(Stored records)
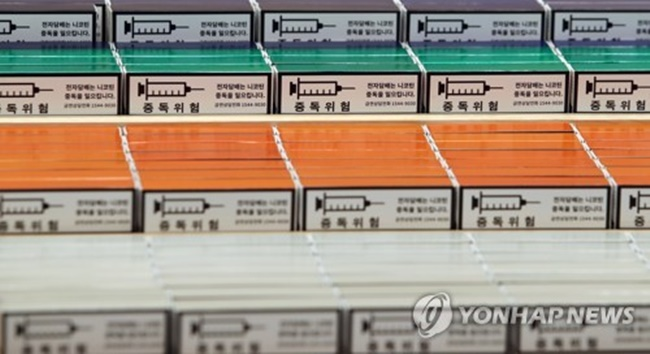 With the South Korean government likely to raise taxes on heat-not-burn (HNB) tobacco products, an increasing number of vapers are stocking up on HNB type e-cigarettes. (Image: Yonhap)
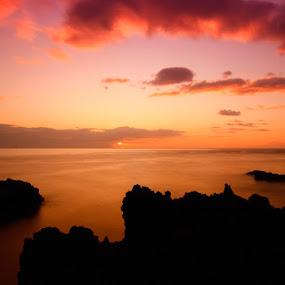 Atlantic Ocean Sunrise by Frederik Schulz - Landscapes Waterscapes ( la palma, sunrise )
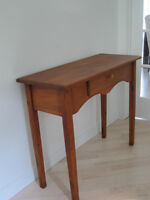 Table d'appoint (console) en pin massif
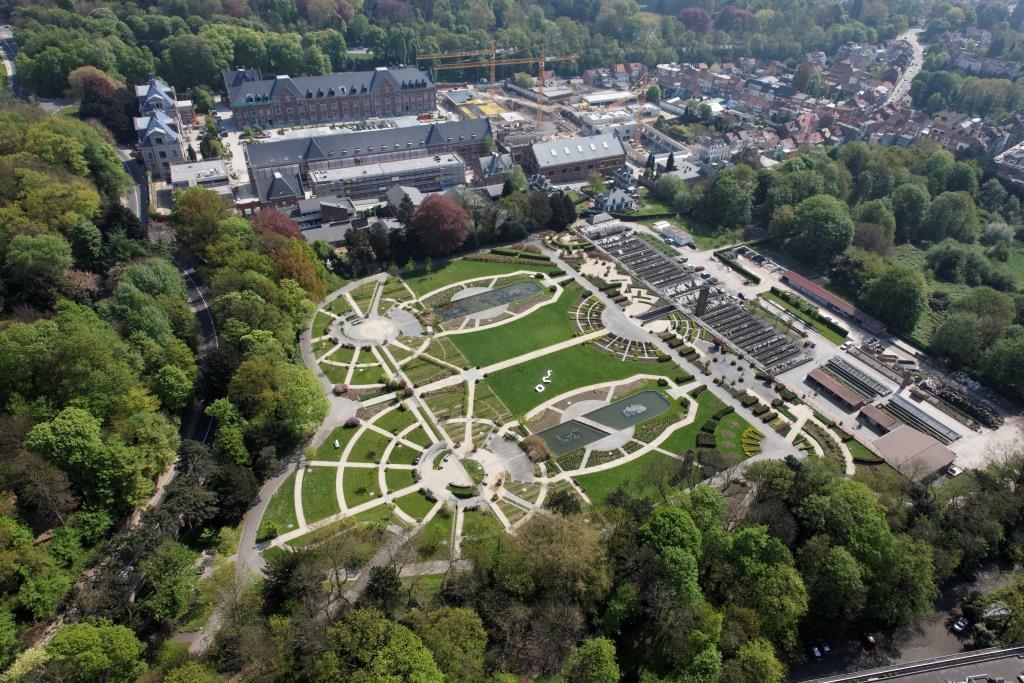 Vue aérienne des Jardins du Fleuriste et des serres en 2010© (Schmitt-GlobalView © SPRB)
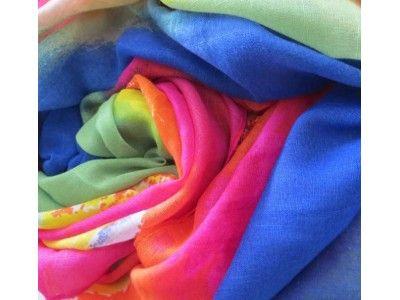 A-ZONE sjaal frisse zomerkleuren in abstracte regenboog print. Mouseline, 90 x 180 cm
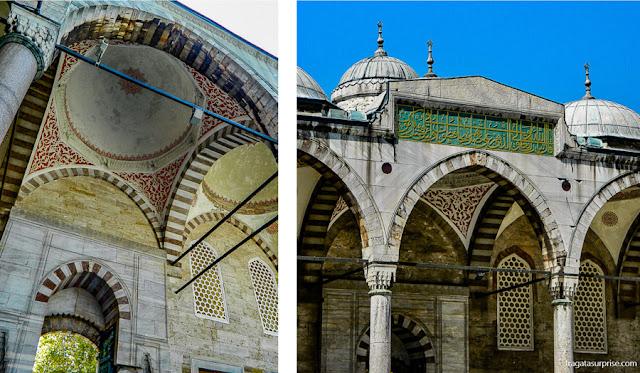 Detalhes decorativos do pátio da Mesquita Azul, em Istambul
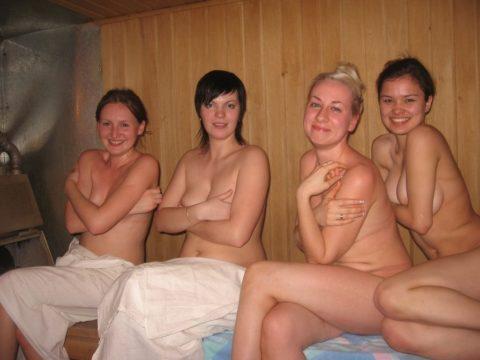 海外の混浴サウナが美女のオマンコ天国な件(画像31枚)・18枚目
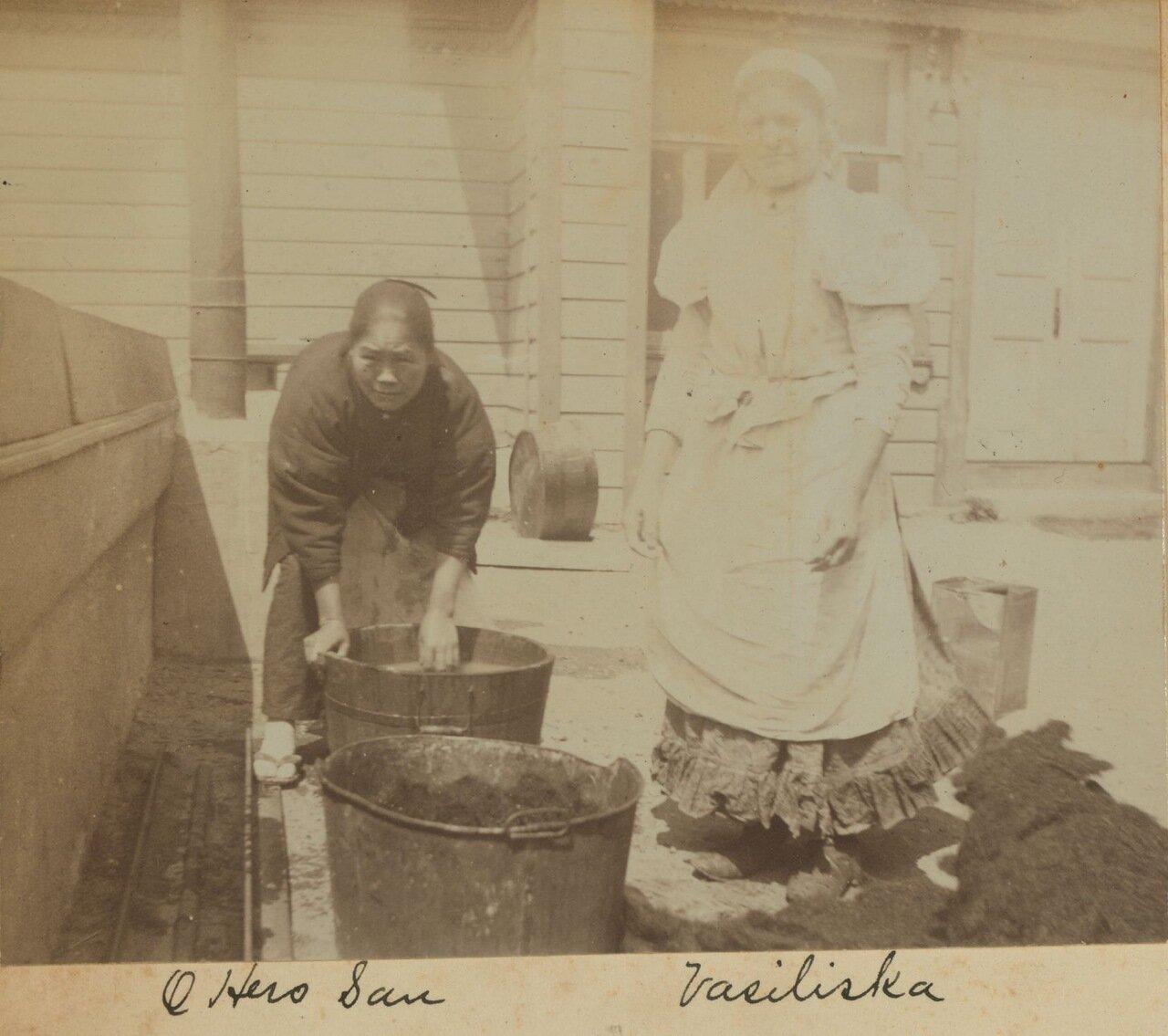 Охиро-Сан, один из японских горничных, и Василиска, прачка. 1899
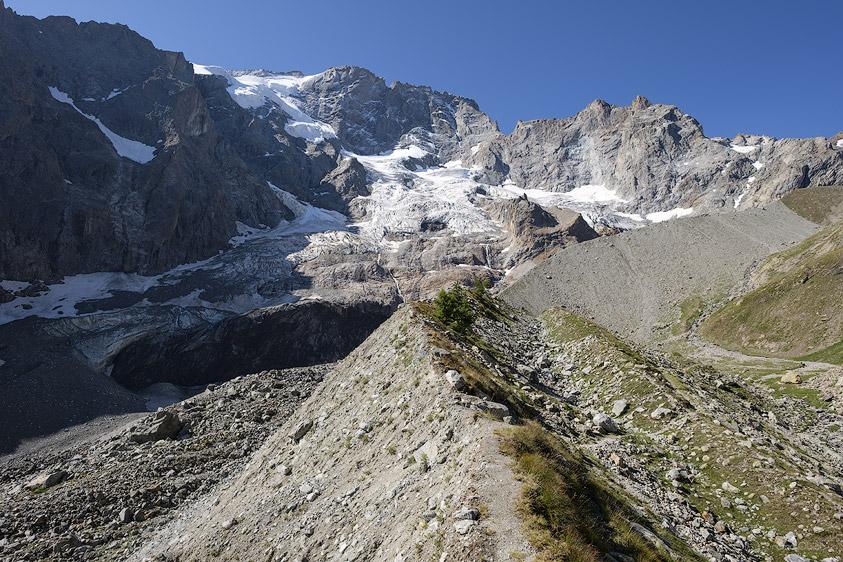 Vue sur la face Nord et Rateau et son glacier depuis la moraine du Clot des Sables.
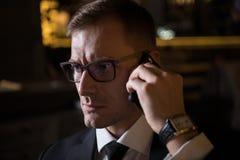 Portrait de l'homme d'affaires caucasien élégant bel sérieux parlant au téléphone image stock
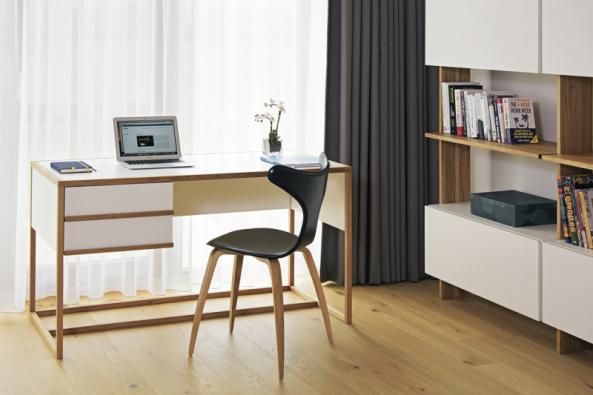 Pracovní stůl nemusí působit sterilně. Lze jej sladit se stylem ostatního nábytku. Na fotografii je stůl z kolekce Auta, nábytek Triant, design Iva Bastlová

▸ WORK ITEM: Word for word, print out all of the records above; pass over the pictures.

▸ OUTPUT BELOW:
 With the South Korean government likely to raise taxes on heat-not-burn (HNB) tobacco products, an increasing number of vapers are stocking up on HNB type e-cigarettes. (Image: Yonhap)
 Atlantic Ocean Sunrise by Frederik Schulz - Landscapes Waterscapes ( la palma, sunrise )
 Table d'appoint (console) en pin massif
 Vue aérienne des Jardins du Fleuriste et des serres en 2010© (Schmitt-GlobalView © SPRB)
 A-ZONE sjaal frisse zomerkleuren in abstracte regenboog print. Mouseline, 90 x 180 cm
 Detalhes decorativos do pátio da Mesquita Azul, em Istambul
 海外の混浴サウナが美女のオマンコ天国な件(画像31枚)・18枚目
 Охиро-Сан, один из японских горничных, и Василиска, прачка. 1899
 Vue sur la face Nord et Rateau et son glacier depuis la moraine du Clot des Sables.
 Portrait de l'homme d'affaires caucasien élégant bel sérieux parlant au téléphone image stock
 Pracovní stůl nemusí působit sterilně. Lze jej sladit se stylem ostatního nábytku. Na fotografii je stůl z kolekce Auta, nábytek Triant, design Iva Bastlová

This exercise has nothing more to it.